Speech-to-Text: Transcribes spoken audio into text using Automatic Speech Recognition (ASR/STT). This is commonly used to generate real-time captions.
AI Real-Time Translation: Translates transcribed text into target languages to deliver real-time multilingual subtitles.
Billing Information
Speech-to-Text
This service recognizes and transcribes audio streams from specified users or all users in a TRTC room.
This capability is available only to applications subscribed to the RTC-Engine Monthly Package.
For eligible packages (RTC Engine Lite and above), the service is billed on a pay-as-you-go basis after unlocking.

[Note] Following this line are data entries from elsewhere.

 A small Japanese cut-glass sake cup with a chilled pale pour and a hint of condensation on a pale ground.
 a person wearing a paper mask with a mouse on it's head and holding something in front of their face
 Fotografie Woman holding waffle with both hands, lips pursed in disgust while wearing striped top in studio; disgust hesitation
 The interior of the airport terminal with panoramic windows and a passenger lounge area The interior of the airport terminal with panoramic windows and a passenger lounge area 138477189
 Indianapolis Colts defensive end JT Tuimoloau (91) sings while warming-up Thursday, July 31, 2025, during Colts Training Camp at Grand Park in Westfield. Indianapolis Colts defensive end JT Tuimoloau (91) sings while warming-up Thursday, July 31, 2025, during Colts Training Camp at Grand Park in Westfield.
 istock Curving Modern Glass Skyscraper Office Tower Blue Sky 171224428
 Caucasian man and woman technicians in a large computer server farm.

Third-party STT is not supported in AI real-time translation scenarios to ensure consistency and output quality.
Billing mode: Postpaid.
Billing cycle: Daily. Specific billing details and the statement issuance time are subject to Billing Statement.
AI Real-Time Translation
This service translates transcribed content into one or more specified target languages in real-time.
Billing mode: Postpaid.
Billing cycle: Daily. Specific billing details and the statement issuance time are subject to Billing Statement.
Pricing
The following table provides the list prices and language support details for both the Speech-to-Text and AI Real-Time Translation services:
ServiceType | Unit Price (USD/Minute) | Support Languages |
Speech-to-Text | 0.02 | Supports 22 languages, including: Chinese, Chinese (Traditional), English, Vietnamese, Japanese, Korean, Indonesian, Thai, Portuguese, Turkish, Arabic, Spanish, Hindi, French, Malay, Filipino, German, Italian, Russian, Swedish, Danish, and Norwegian. |
AI Real-time Translation | 0.016 | Supports 15 languages, including: Chinese, English, Vietnamese, Japanese, Korean, Indonesian, Thai, Portuguese, Arabic, Spanish, French, Malay, German, Italian, and Russian. |
Metering & Usage Notes
Note:
Service duration is metered in seconds and accumulated on a per SDKAppID basis. For billing, the total daily seconds are converted to minutes, and any remaining seconds are rounded up to the next full minute.
When speech-to-text or AI real-time translation is enabled in a TRTC room, a robot will join as a virtual participant to subscribe to the relevant audio/video streams. This subscription incurs audio and video usage duration.
Speech-to-Text
Only the duration of audio streams actively undergoing recognition is billed.
In multi-stream scenarios, the cumulative duration of all input streams is used for billing.
AI Real-Time Translation
Billed based on the duration of the input audio streams actively translated.
If a single input stream is translated into multiple target languages, billing is calculated as Input Duration × Number of Output Languages
Billing Examples
For example, suppose Users A and B are having a voice call in Chinese. Viewer C requires English subtitles, while viewer D requires Japanese subtitles. Both Speech-to-Text and AI Real-Time Translation services are involved in this scenario. The total call duration is 5 minutes. The corresponding charges are calculated as follows:
Billing Type | User A | User B | Subtotal |
Speech-to-Text | 5 minutes | 5 minutes | 10 minutes |
AI Real-time Translation | 5 minutes * 2 | 5 minutes * 2 | 20 minutes |
Speech-to-text charges: 10 minutes of usage is incurred, unit price is 0.02 USD/minute, the cost is 0.02 × 10 = 0.2 USD;
AI Real-time translation charges: 20 minutes of usage is incurred, unit price is 0.016 USD/minute, the cost is 0.016 × 20 = 0.32 USD.
In this scenario, you need to pay the total fee: 0.52 USD.